Bigram support
Ravi [2012-01-24 09:Jan:th]
Bigram support
Signed-off-by: Chris Pollett <chris@pollett.org>
diff --git a/configs/bigram_builder.php b/configs/bigram_builder.php
index fbbe560ca..a349c4dba 100644
--- a/configs/bigram_builder.php
+++ b/configs/bigram_builder.php
@@ -22,6 +22,48 @@
*
* END LICENSE
*
+ * Bigrams are pair of words which always occur together in the same
+ * sequence in a user query, ex: "honda accord". Yioop treates these
+ * pair of words as a single word to increse the speed and efficiency
+ * of retrieval. This script can be used to create a bigrams filter
+ * file for the yioop search engine to filter such words from documents
+ * and queries. The input to this script is an xml file which contains
+ * a large collection of such bigrams. The most common source of a large
+ * set of bigrams in an xml file is wikipedia dumps. Wikipedia dumps are
+ * available for downloaded online free of cost. Typically the bigrams
+ * filter file is specific to a language, therefore user has to create a
+ * separate filter file for each language to use this functionality. This
+ * script can be run multiple times to create a different filter file by
+ * specifying a different input xml and a different language as the
+ * command line arguments. The xml dumps of wikipedia specific to
+ * different languages are available to download. These language specific
+ * dumps of wikipedia as xml file serve as input to this script.
+ *
+ * For example the user can follow the following steps to create a bigrams
+ * filter for english langauge.
+ *
+ * Step 1): Go to link http://dumps.wikimedia.org/enwiki/ which is source
+ * of dumps for english wikipedia. This page lists all the dumps according
+ * to date they were taken. Choose any suitable date or the latest. Say we
+ * chose 20120104/, dumps taken on 01/04/2012. This would take you to the
+ * page which has many links based on type of content you are looking for.
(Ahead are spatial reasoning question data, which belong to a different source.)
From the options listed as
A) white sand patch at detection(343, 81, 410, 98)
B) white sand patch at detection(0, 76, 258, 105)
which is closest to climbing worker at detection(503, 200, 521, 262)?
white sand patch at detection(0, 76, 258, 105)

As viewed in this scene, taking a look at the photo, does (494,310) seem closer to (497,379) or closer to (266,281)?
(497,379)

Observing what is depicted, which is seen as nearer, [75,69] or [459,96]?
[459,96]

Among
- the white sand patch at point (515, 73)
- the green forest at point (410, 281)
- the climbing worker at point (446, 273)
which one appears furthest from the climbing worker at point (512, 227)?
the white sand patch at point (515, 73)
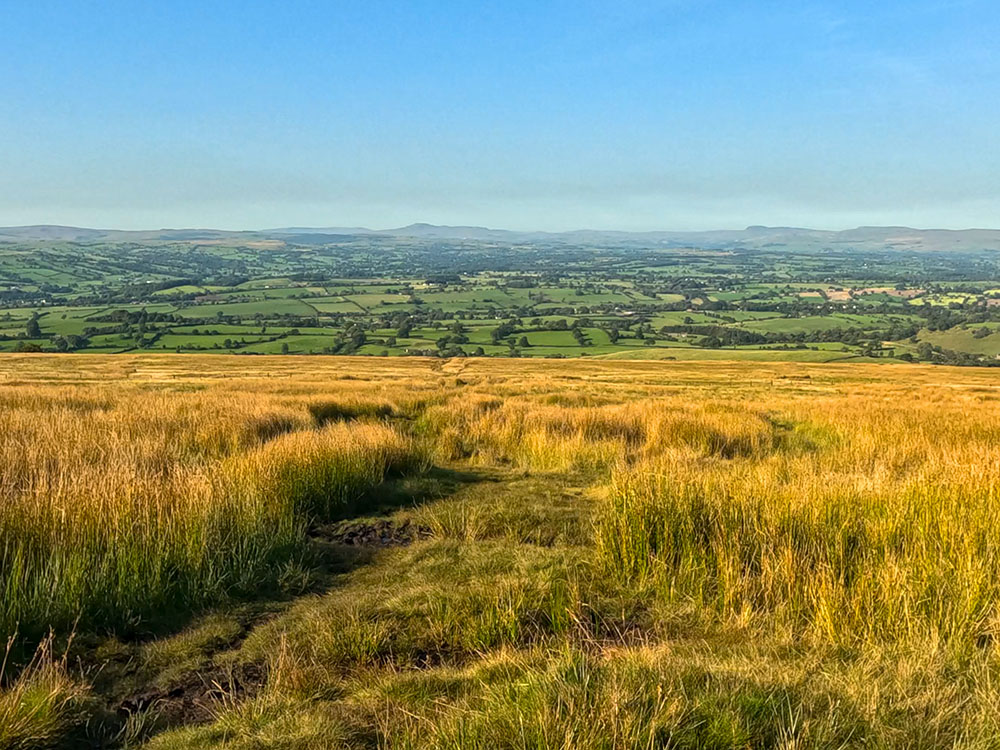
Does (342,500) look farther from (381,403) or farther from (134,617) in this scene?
(381,403)

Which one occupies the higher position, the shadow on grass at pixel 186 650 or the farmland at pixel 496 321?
the shadow on grass at pixel 186 650

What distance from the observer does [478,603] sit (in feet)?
16.8

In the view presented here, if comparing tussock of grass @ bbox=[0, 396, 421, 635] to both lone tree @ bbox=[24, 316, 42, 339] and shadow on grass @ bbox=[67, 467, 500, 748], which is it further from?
lone tree @ bbox=[24, 316, 42, 339]

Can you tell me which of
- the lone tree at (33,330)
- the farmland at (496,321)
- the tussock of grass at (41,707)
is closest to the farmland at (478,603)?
the tussock of grass at (41,707)

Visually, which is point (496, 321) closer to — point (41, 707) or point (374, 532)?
point (374, 532)

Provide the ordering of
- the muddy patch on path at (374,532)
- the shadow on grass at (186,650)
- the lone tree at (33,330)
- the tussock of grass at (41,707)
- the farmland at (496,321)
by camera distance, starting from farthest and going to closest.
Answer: the farmland at (496,321) → the lone tree at (33,330) → the muddy patch on path at (374,532) → the shadow on grass at (186,650) → the tussock of grass at (41,707)

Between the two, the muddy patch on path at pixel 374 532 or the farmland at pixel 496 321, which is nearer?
the muddy patch on path at pixel 374 532

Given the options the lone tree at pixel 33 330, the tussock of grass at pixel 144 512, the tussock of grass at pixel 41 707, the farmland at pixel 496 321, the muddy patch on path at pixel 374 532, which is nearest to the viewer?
the tussock of grass at pixel 41 707

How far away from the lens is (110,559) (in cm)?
541

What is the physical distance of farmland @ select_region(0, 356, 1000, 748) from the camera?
3.33m

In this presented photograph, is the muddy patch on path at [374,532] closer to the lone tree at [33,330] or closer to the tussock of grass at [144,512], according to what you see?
the tussock of grass at [144,512]

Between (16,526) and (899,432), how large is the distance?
13.2 meters

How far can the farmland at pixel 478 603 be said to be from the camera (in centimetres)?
333

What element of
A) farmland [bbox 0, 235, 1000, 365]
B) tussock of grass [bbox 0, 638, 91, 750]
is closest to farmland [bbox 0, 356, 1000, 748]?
tussock of grass [bbox 0, 638, 91, 750]
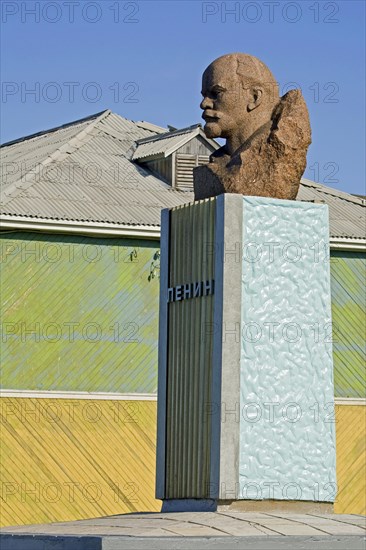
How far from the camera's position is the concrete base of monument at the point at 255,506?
14.7 metres

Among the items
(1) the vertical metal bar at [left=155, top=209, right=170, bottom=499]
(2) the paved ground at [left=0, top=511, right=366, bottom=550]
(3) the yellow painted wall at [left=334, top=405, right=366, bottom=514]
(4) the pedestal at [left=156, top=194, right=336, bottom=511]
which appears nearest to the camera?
(2) the paved ground at [left=0, top=511, right=366, bottom=550]

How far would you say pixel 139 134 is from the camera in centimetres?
2948

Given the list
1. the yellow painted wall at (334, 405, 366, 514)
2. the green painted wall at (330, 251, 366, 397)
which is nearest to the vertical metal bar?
the yellow painted wall at (334, 405, 366, 514)

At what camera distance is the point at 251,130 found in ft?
52.4

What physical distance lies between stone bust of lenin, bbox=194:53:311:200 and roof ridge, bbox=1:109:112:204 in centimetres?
913

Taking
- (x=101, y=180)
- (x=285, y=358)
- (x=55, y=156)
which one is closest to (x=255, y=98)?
(x=285, y=358)

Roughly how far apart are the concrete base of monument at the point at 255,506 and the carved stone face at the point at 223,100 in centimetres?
427

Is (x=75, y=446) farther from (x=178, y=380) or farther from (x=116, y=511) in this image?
(x=178, y=380)

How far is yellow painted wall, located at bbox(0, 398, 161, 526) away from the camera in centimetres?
2347

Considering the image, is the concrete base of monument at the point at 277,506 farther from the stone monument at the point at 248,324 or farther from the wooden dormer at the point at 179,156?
the wooden dormer at the point at 179,156

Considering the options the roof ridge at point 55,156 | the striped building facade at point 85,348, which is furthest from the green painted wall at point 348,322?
the roof ridge at point 55,156

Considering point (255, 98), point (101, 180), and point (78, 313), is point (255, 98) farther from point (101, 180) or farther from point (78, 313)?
point (101, 180)

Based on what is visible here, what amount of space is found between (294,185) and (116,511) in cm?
1011

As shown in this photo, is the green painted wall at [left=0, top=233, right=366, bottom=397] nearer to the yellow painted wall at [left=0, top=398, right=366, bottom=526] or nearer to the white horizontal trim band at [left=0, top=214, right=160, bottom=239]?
the white horizontal trim band at [left=0, top=214, right=160, bottom=239]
+ * We are interested in content titled
+ * "Recobine all pages, current versions only" with the link
+ * "enwiki-20120104-pages-meta-current.xml.bz2"
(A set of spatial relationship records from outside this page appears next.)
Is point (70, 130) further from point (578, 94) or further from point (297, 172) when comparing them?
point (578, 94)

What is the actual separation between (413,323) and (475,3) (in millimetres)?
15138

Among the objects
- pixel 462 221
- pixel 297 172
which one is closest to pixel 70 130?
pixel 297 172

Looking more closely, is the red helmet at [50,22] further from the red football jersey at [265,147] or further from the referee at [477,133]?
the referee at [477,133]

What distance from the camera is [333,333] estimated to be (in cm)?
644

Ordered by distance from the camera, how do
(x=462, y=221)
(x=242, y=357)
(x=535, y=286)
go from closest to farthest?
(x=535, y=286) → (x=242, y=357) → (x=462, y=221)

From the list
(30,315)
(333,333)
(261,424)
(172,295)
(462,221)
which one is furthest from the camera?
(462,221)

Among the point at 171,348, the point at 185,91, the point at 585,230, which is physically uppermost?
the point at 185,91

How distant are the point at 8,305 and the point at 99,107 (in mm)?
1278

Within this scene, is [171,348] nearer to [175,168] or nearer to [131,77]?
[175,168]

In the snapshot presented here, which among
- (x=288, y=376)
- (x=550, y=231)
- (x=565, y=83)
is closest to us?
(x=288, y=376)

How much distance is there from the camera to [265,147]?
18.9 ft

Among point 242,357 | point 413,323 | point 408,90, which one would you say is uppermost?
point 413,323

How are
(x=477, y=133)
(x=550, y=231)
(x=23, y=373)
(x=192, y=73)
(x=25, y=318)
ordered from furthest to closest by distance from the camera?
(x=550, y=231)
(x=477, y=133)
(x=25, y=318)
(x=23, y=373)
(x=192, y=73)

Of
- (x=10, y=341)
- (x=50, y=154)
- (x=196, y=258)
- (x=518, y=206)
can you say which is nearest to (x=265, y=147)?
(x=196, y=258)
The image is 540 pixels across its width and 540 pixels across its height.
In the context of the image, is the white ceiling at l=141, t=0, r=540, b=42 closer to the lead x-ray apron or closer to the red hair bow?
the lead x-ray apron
+ * This is a bz2 compressed xml file containing all the english pages of
+ * wikipedia. Download the file to the "serach_filters" folder of your
+ * yioop work directory associated with your profile.
+ * (Note: You should have sufficient hard disk space in the order of
+ * 100GB to store the compressed dump and script extracted xml.
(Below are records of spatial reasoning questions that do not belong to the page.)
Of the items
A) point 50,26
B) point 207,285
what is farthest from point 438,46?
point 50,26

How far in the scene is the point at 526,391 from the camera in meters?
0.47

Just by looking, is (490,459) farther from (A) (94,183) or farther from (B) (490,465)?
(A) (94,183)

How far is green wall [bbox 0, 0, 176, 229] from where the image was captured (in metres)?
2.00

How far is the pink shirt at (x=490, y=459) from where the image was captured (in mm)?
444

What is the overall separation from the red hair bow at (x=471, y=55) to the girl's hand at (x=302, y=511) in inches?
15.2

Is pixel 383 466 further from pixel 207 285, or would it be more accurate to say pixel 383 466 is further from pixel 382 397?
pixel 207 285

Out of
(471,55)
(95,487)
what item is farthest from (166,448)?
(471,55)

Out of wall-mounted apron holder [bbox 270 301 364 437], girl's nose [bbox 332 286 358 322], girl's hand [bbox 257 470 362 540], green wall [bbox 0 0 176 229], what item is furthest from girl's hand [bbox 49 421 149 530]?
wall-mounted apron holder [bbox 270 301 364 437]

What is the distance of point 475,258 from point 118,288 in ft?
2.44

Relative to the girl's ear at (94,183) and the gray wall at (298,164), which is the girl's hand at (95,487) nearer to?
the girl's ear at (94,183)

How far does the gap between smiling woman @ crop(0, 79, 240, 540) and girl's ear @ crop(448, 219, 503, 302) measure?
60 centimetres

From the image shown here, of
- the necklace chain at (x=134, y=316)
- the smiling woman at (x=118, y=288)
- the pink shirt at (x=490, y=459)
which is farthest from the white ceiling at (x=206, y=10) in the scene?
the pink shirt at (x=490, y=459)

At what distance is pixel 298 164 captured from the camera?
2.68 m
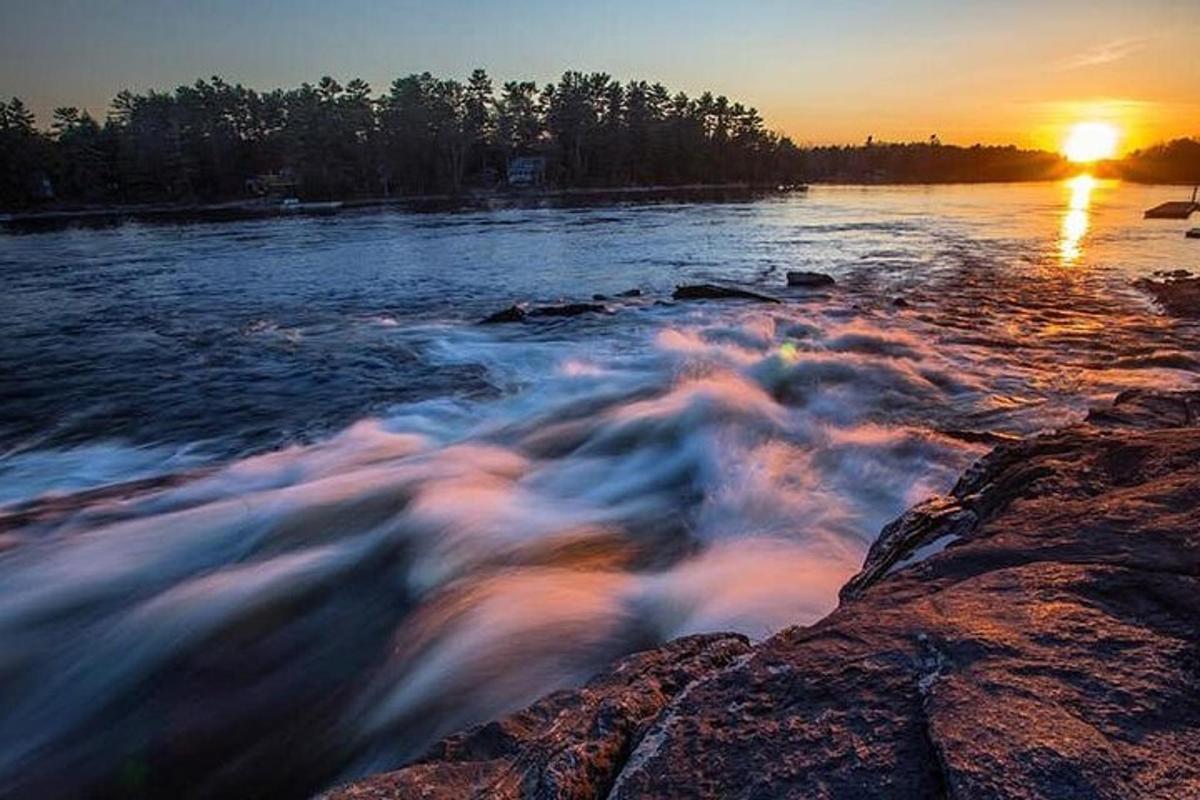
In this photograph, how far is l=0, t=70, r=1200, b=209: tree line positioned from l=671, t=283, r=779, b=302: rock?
257 feet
+ * The script also accepts an uncompressed XML file as input.
+ * The filter file generated is a few megabytes.)
+ *
+ * Step 2): Run this script from the php command line as below
+ * php bigram_builder enwiki-20120104-pages-meta-current.xml.bz2 en
+ *
+ * This would create a bigram filter for english in the same directory.
+ *
+ *
* @author Ravi Dhillon ravi.dhillon@yahoo.com
* @package seek_quarry
* @license http://www.gnu.org/licenses/ GPL3
@@ -36,12 +78,13 @@ ini_set("memory_limit","1024M");
if(count($argv) != 3){
echo "bigram_builder is used to create a bigram filter file for the \n".
- "Yioop! search engine. This filter file is used to detect when two \n";
+ "Yioop! search engine. This filter file is used to detect when two \n".
"words in a language should be treated as a unit. For example, \n".
"Bill Clinton. bigram_builder is run from the command line as:\n".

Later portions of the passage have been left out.